● **AUSGEWÄHLTER TEXT**:
- - - - - - -

Die Reliabilität ist hier im Beispiel also gegeben.

Konvergente Validität

Für die konvergente Validität möchten wir wissen, ob eine Messung positiv mit alternativen Messungen desselben Konstrukts zusammenhängt. Dafür betrachtet man vor allem die durchschnittlich extrahierte Varianz (AVE), die über .50 liegen sollte.

Außerdem wird manchmal noch die sog. Indikatorreliabilität betrachtet (wobei Hair et al, 2019, diese nicht mehr aufführen). Die Indikatorreliabilität sehen wir an den äußeren Ladungen. Diese sollten idealerweise größer als .70 (bzw. genauer: größer als .708 – denn dann würde das Konstrukt mehr als 50% der Varianz des Indikators erklären, denn .708 x .708 = .50) sein. Indikatoren mit Ladungen zwischen .40 und .70 würde man dann eliminieren, wenn ohne den Indikator die Composite Reliabilität besser wird. Indikatoren mit Ladungen unter .40 würde man eigentlich immer eliminieren.

- - - - - - -

● **DATEN**:
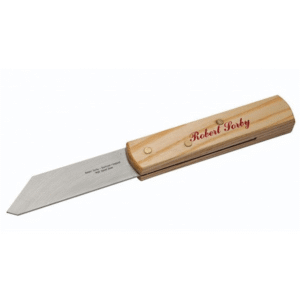Robert Sorby slim parting tool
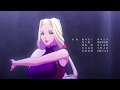 Blade and Soul Ending
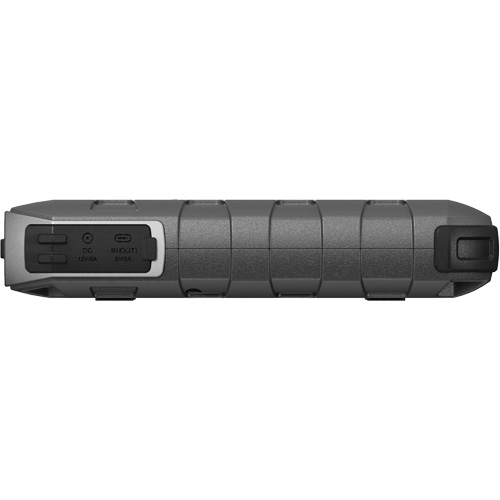 JumpSurge1500 Jump Starter, Booster, Power Bank & Flashlight Action Paper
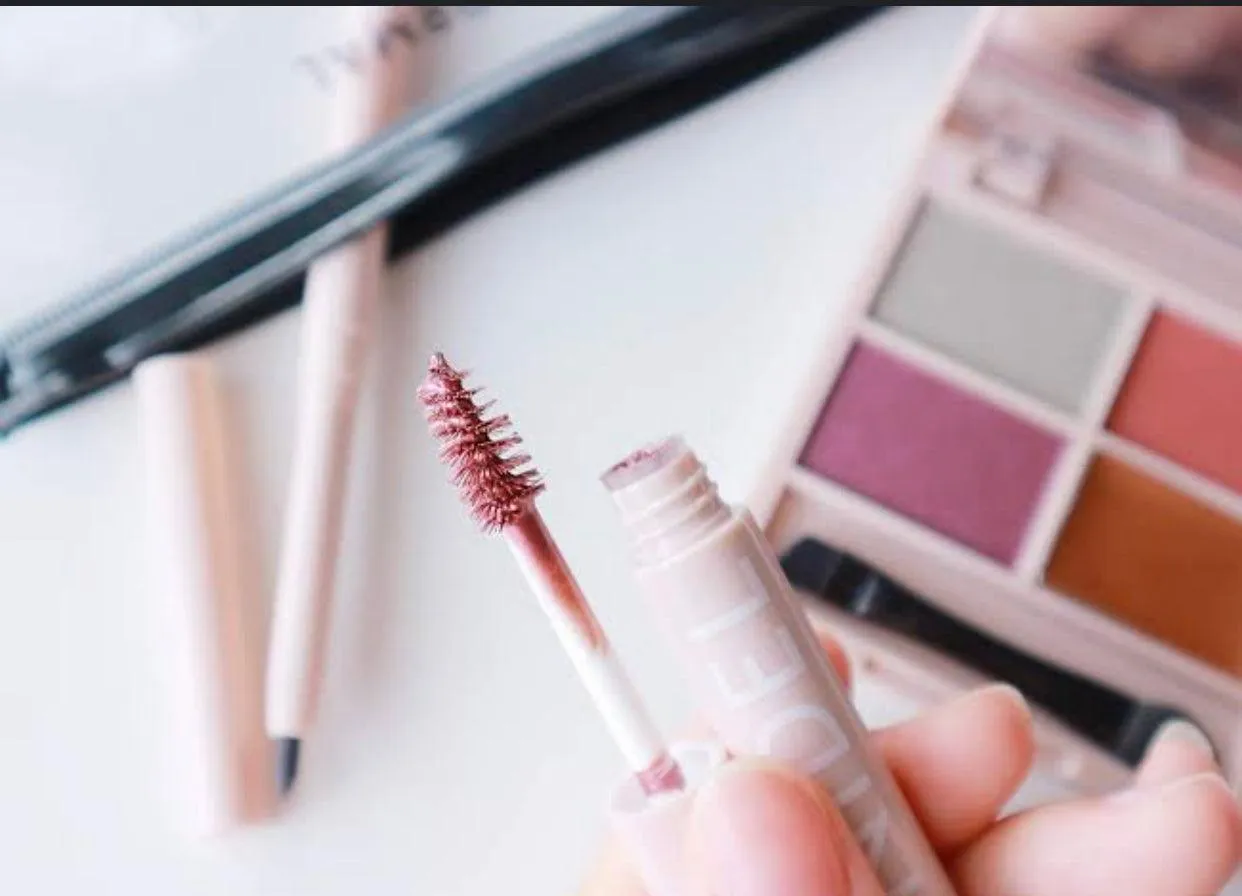 Snidel Beauty Essentials Set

- - - - - - -

● **AUFGABE 1**:
Kürzen Sie den Absatz im ausgewählten Text, der mit „Außerdem wird manchmal“ beginnt, zu einer Stichpunktliste, ohne seine wesentlichen Angaben zu verlieren.
● **AUFGABE 2**:
Geben Sie aus dem ausgewählten Text die Passage von „Die Reliabilität ist“ bis einschließlich „eigentlich immer eliminieren.“ wortgetreu wieder.

● **SCHRIFTLICHE ANTWORT 1**:
- Zusätzlich wird manchmal die Indikatorreliabilität betrachtet. Hair et al. (2019) führen sie allerdings nicht mehr auf.
- Sie wird an den äußeren Ladungen abgelesen.
- Die Ladungen sollten idealerweise über .70 liegen, genauer über .708. Dann erklärt das Konstrukt mehr als 50 % der Varianz des Indikators (.708 × .708 = .50).
- Bei Ladungen zwischen .40 und .70 wird der Indikator eliminiert, wenn die Composite Reliabilität ohne ihn besser wird.
- Bei Ladungen unter .40 wird der Indikator eigentlich immer eliminiert.

● **SCHRIFTLICHE ANTWORT 2**:
Die Reliabilität ist hier im Beispiel also gegeben.

Konvergente Validität

Für die konvergente Validität möchten wir wissen, ob eine Messung positiv mit alternativen Messungen desselben Konstrukts zusammenhängt. Dafür betrachtet man vor allem die durchschnittlich extrahierte Varianz (AVE), die über .50 liegen sollte.

Außerdem wird manchmal noch die sog. Indikatorreliabilität betrachtet (wobei Hair et al, 2019, diese nicht mehr aufführen). Die Indikatorreliabilität sehen wir an den äußeren Ladungen. Diese sollten idealerweise größer als .70 (bzw. genauer: größer als .708 – denn dann würde das Konstrukt mehr als 50% der Varianz des Indikators erklären, denn .708 x .708 = .50) sein. Indikatoren mit Ladungen zwischen .40 und .70 würde man dann eliminieren, wenn ohne den Indikator die Composite Reliabilität besser wird. Indikatoren mit Ladungen unter .40 würde man eigentlich immer eliminieren.